И Майя послушно последовала за мной к автобусной остановке.

Я ошибся, Гоша Чугунов быстро отделался от почитателей, появился возле нас до того, как автобус подошел.

— Что вы убегаете? Поговорим…

Долговязо-тощий, штаны мешковато спадают с худого зада, бородка, прячущая в лице остатки молодости, — для постороннего глаза жалкая фигура. Но мы отчетливо видели в нем следы пережитого величия — не сутулится, движения излишне размашистые, в голосе не обиженность, даже не упрек, а еле уловимая капризность: должен еще бегать за вами.

— Ждешь признания? Что ж, готов признать, — сказал я. — Ты был красноречив. До удивления!

— Я же видел, как ты выносил на физиономии эдакое: эх, приложу! Прикладывай.

И метнул взгляд на Майю, словно пообещал: вот я его! Уж не считает ли он и Майку своей единомышленницей? Больно быстро.

Я спросил:

— Неужели ты искренне думаешь, что вера в одну недоказуемую идею бога способна уничтожить все людские противоречия, какие есть и какие будут?
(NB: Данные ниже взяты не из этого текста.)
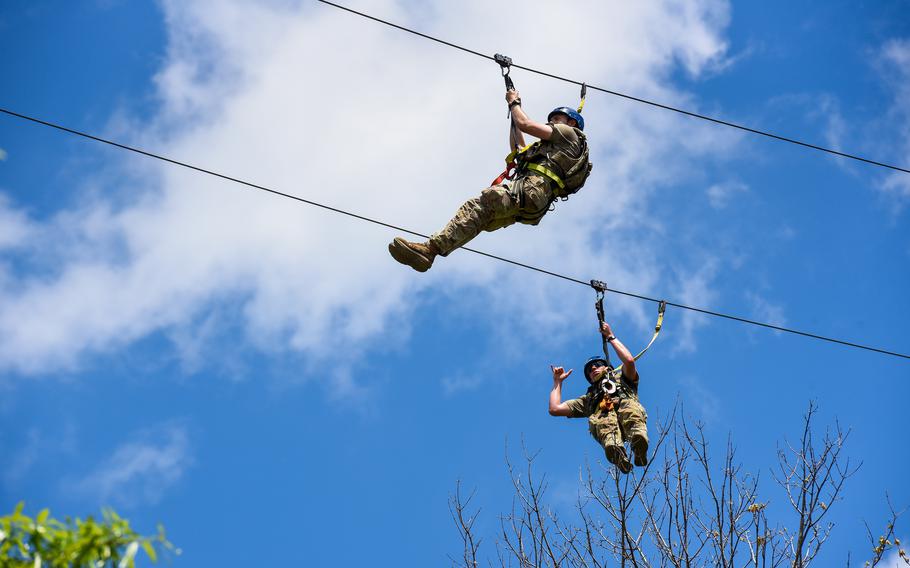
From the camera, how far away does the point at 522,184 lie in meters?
8.25

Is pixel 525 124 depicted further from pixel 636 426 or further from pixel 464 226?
pixel 636 426

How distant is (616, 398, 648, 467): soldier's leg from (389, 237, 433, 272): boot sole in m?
1.78

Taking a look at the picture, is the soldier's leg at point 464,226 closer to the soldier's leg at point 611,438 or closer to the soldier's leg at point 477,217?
the soldier's leg at point 477,217

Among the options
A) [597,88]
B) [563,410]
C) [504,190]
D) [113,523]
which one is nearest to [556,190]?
[504,190]

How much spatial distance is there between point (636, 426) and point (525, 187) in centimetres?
186

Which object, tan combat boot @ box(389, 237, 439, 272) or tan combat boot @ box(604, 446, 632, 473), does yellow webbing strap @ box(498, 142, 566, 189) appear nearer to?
tan combat boot @ box(389, 237, 439, 272)

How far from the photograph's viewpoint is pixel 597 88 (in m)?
8.80

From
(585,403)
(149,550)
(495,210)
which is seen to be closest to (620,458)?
(585,403)

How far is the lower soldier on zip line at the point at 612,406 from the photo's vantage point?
322 inches

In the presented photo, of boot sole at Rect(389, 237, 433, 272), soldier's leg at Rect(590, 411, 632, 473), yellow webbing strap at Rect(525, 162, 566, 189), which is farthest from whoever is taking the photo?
yellow webbing strap at Rect(525, 162, 566, 189)

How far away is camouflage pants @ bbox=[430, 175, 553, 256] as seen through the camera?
26.4ft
— Бог, старик, не одна идея, а целый комплекс сложных идей.

— А могут ли быть столь универсальные идеи, которые приложимы ко всему, что возникает и будет возникать между людьми?

— Идея «люби ближнего» разве не универсальна? Разве в благословенном будущем люди, сталкиваясь с ненавистью, не станут вспоминать ее?

— Вспомнят, и что?..

— Будем надеяться, победят ненависть в себе.

— Останутся с одной лишь любовью друг к другу? А не опасно ли это?

— Любить друг друга опасно? Ну и ну, договорился!

— А сколько мамаш искалечили своих сыновей неразумной, горячей любовью. Любили в них все, даже пороки, а в результате или олухи, или преступники!

— Но, наверное, любовь, когда неразумна, перестает быть любовью.

— Вот именно. Любящим мамашам разумней было бы проникнуться ненавистью к каким-то поступкам дорогих сынков. То есть ненависть в жизни имеет такое же право на существование, как и любовь. Важно знать, что любить, а что ненавидеть. И тут вера в бога не подскажет — разумей сам.

Гоша сердито боднул в сторону бородатой головой.

— Старик! Убеждать нам друг друга насчет бога — толочь воду в ступе. Я вовсе не рассчитывал тебя, неверующего, превратить в верующего. Не для того позвал. Хочу, чтоб ты взял обратно свое слово «мизантроп». Люди тянутся ко мне, уходят от меня ободренные и, смею думать, более счастливые, чем были до встречи. Возьми «мизантропа» обратно, и мы расстанемся.

— Я считаю, ты своим красноречием искусно — очень искусно и ловко! — обманул доверчивых. Наобещал братство, которое никогда не сбудется. Мне жаль этих обнадеженных, тебе — нет. Ну так извини, я по-прежнему считаю твое отношение к людям дурным, безответственным.